Saved data entries
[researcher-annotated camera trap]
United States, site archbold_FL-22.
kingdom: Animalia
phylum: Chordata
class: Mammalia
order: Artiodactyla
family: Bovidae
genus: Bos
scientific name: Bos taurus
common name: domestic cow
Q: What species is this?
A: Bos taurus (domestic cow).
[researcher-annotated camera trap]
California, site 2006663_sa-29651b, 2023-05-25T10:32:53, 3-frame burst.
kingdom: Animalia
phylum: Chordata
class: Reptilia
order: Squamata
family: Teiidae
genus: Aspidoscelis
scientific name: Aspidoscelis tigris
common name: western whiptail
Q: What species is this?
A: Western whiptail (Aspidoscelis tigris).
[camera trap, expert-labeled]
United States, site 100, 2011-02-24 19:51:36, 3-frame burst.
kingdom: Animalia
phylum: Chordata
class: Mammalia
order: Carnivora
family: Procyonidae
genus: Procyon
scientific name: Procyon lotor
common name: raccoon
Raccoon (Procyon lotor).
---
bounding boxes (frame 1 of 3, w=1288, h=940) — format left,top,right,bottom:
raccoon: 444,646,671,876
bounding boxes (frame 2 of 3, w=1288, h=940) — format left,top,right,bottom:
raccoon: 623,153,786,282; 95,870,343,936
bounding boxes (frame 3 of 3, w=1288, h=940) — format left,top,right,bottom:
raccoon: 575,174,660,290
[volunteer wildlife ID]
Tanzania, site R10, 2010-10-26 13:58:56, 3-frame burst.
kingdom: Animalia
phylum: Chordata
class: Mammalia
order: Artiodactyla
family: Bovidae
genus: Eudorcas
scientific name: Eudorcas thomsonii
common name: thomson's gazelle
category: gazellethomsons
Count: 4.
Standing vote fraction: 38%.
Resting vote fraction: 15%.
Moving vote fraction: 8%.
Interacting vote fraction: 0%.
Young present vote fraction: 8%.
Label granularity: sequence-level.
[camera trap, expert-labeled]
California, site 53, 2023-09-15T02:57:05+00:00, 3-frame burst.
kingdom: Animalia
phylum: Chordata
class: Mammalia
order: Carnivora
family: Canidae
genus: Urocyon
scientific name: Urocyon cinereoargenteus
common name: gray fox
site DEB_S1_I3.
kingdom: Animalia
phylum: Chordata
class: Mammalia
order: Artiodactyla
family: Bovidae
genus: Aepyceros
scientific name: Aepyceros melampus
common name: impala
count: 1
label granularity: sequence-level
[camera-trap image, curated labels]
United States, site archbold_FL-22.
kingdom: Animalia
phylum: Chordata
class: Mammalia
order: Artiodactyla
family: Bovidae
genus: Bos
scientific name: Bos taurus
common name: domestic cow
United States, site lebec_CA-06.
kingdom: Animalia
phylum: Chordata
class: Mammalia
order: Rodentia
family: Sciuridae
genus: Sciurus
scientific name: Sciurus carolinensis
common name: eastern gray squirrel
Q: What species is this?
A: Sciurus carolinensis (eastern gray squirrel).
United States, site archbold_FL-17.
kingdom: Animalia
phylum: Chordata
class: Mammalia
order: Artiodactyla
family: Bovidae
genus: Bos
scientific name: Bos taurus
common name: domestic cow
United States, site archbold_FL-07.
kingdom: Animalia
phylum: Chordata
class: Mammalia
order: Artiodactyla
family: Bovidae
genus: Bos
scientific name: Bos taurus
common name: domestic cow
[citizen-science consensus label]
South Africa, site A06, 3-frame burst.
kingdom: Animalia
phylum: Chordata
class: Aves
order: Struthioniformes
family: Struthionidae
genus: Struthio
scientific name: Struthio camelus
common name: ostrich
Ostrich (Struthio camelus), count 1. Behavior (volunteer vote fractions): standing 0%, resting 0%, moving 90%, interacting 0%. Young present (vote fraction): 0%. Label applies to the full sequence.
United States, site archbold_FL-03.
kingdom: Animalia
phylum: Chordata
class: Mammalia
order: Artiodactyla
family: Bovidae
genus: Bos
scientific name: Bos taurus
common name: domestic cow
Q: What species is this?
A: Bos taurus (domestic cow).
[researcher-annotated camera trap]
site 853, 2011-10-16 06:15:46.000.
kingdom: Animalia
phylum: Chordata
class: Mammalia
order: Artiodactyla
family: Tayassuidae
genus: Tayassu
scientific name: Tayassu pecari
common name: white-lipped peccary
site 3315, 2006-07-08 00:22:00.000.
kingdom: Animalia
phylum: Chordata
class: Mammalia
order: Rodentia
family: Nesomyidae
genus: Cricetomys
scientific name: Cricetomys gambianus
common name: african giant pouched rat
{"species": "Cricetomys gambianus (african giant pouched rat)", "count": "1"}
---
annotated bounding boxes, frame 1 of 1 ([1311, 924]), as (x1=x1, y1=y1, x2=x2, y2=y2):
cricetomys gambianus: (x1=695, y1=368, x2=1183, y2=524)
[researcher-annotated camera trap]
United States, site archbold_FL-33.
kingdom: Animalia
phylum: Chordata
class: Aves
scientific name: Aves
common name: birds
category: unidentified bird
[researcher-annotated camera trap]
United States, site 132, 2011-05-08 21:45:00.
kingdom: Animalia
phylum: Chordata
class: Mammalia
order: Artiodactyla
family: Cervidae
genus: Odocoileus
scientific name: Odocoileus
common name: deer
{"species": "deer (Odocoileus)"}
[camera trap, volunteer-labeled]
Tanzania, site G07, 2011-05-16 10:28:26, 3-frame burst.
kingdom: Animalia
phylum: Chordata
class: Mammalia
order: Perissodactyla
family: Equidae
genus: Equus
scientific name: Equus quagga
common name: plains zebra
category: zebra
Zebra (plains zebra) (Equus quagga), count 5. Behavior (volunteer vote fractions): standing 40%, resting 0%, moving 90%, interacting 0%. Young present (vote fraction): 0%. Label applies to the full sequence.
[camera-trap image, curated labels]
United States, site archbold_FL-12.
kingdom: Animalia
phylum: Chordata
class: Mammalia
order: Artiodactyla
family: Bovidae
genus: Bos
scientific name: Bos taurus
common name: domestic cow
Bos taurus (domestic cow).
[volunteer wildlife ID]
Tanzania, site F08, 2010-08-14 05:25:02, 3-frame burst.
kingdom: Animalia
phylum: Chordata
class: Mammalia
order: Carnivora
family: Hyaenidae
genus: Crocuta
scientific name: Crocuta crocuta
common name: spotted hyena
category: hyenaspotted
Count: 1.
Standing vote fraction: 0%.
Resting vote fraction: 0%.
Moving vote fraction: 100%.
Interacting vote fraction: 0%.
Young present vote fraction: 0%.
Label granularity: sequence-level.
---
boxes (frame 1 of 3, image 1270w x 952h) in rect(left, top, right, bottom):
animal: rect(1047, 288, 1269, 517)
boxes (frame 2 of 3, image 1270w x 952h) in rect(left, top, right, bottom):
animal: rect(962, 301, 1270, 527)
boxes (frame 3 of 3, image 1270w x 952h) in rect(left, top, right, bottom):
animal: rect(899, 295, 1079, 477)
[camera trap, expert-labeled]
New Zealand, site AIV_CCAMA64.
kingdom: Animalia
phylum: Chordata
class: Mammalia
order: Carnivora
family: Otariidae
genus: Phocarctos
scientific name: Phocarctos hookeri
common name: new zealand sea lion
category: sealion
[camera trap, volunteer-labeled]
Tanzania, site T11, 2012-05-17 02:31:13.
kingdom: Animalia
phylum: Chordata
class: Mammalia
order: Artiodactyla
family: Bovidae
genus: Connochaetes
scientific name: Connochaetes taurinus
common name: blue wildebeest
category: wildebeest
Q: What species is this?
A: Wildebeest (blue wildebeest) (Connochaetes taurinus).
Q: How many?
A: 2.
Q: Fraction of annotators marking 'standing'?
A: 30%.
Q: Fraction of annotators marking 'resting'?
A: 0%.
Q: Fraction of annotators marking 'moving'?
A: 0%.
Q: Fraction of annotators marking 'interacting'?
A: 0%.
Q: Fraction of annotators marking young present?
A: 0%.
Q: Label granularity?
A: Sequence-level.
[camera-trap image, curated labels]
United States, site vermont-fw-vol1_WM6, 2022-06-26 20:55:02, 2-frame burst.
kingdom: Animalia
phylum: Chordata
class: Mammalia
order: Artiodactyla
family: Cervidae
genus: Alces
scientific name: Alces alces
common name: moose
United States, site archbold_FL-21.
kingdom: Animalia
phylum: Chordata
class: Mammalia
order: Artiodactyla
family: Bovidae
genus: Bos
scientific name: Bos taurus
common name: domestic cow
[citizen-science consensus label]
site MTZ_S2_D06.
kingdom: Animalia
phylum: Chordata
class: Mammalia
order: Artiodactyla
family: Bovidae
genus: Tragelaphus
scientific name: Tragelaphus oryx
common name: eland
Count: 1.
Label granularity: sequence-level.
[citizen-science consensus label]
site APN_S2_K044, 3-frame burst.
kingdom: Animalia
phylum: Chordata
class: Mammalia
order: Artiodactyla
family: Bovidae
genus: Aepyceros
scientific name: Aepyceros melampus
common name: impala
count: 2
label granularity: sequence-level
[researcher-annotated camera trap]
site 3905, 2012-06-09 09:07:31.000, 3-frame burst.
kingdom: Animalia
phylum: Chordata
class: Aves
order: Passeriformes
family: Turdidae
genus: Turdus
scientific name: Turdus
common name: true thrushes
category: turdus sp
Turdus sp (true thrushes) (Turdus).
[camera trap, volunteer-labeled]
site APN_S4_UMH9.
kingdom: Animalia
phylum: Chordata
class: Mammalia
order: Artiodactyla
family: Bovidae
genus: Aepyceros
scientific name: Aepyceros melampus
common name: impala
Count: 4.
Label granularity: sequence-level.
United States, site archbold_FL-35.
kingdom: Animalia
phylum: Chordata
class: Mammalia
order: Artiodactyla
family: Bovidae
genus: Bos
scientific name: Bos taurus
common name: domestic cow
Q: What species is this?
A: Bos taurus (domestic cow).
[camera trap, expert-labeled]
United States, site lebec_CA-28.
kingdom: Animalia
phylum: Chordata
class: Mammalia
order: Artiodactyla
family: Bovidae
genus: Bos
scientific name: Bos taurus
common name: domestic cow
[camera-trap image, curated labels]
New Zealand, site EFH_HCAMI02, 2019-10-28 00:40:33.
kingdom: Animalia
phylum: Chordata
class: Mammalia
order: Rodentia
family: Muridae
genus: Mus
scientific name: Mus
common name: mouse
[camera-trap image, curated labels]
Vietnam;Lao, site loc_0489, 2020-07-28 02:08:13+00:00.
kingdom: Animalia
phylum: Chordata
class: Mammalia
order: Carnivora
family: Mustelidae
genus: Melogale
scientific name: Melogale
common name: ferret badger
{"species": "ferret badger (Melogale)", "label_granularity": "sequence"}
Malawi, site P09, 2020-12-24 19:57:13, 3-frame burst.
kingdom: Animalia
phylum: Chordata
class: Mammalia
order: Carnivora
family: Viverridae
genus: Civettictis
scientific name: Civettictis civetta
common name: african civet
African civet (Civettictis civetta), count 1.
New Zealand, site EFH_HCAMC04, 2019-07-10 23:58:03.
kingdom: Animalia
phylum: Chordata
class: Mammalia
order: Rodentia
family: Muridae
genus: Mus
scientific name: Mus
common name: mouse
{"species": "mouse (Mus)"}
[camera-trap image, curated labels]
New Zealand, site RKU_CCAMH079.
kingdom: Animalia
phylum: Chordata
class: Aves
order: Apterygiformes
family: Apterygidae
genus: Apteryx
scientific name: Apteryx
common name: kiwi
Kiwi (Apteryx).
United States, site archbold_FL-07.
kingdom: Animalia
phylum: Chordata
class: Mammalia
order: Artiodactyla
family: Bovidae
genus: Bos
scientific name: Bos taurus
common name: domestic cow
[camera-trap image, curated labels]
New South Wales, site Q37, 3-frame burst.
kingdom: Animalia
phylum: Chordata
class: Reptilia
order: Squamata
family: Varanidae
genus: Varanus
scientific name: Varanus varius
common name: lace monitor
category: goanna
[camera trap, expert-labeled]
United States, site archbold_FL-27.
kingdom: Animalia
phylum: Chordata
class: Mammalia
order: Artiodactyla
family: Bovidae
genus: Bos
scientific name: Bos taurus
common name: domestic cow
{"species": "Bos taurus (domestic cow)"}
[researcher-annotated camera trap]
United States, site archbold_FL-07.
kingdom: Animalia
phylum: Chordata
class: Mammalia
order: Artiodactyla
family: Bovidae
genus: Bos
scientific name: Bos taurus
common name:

Task instructions: Copy the records above exactly, beginning at the line that contains "family: Canidae" and stopping after the line that contains "scientific name: Cricetomys gambianus".

Expected output:
family: Canidae
genus: Urocyon
scientific name: Urocyon cinereoargenteus
common name: gray fox
site DEB_S1_I3.
kingdom: Animalia
phylum: Chordata
class: Mammalia
order: Artiodactyla
family: Bovidae
genus: Aepyceros
scientific name: Aepyceros melampus
common name: impala
count: 1
label granularity: sequence-level
[camera-trap image, curated labels]
United States, site archbold_FL-22.
kingdom: Animalia
phylum: Chordata
class: Mammalia
order: Artiodactyla
family: Bovidae
genus: Bos
scientific name: Bos taurus
common name: domestic cow
United States, site lebec_CA-06.
kingdom: Animalia
phylum: Chordata
class: Mammalia
order: Rodentia
family: Sciuridae
genus: Sciurus
scientific name: Sciurus carolinensis
common name: eastern gray squirrel
Q: What species is this?
A: Sciurus carolinensis (eastern gray squirrel).
United States, site archbold_FL-17.
kingdom: Animalia
phylum: Chordata
class: Mammalia
order: Artiodactyla
family: Bovidae
genus: Bos
scientific name: Bos taurus
common name: domestic cow
United States, site archbold_FL-07.
kingdom: Animalia
phylum: Chordata
class: Mammalia
order: Artiodactyla
family: Bovidae
genus: Bos
scientific name: Bos taurus
common name: domestic cow
[citizen-science consensus label]
South Africa, site A06, 3-frame burst.
kingdom: Animalia
phylum: Chordata
class: Aves
order: Struthioniformes
family: Struthionidae
genus: Struthio
scientific name: Struthio camelus
common name: ostrich
Ostrich (Struthio camelus), count 1. Behavior (volunteer vote fractions): standing 0%, resting 0%, moving 90%, interacting 0%. Young present (vote fraction): 0%. Label applies to the full sequence.
United States, site archbold_FL-03.
kingdom: Animalia
phylum: Chordata
class: Mammalia
order: Artiodactyla
family: Bovidae
genus: Bos
scientific name: Bos taurus
common name: domestic cow
Q: What species is this?
A: Bos taurus (domestic cow).
[researcher-annotated camera trap]
site 853, 2011-10-16 06:15:46.000.
kingdom: Animalia
phylum: Chordata
class: Mammalia
order: Artiodactyla
family: Tayassuidae
genus: Tayassu
scientific name: Tayassu pecari
common name: white-lipped peccary
site 3315, 2006-07-08 00:22:00.000.
kingdom: Animalia
phylum: Chordata
class: Mammalia
order: Rodentia
family: Nesomyidae
genus: Cricetomys
scientific name: Cricetomys gambianus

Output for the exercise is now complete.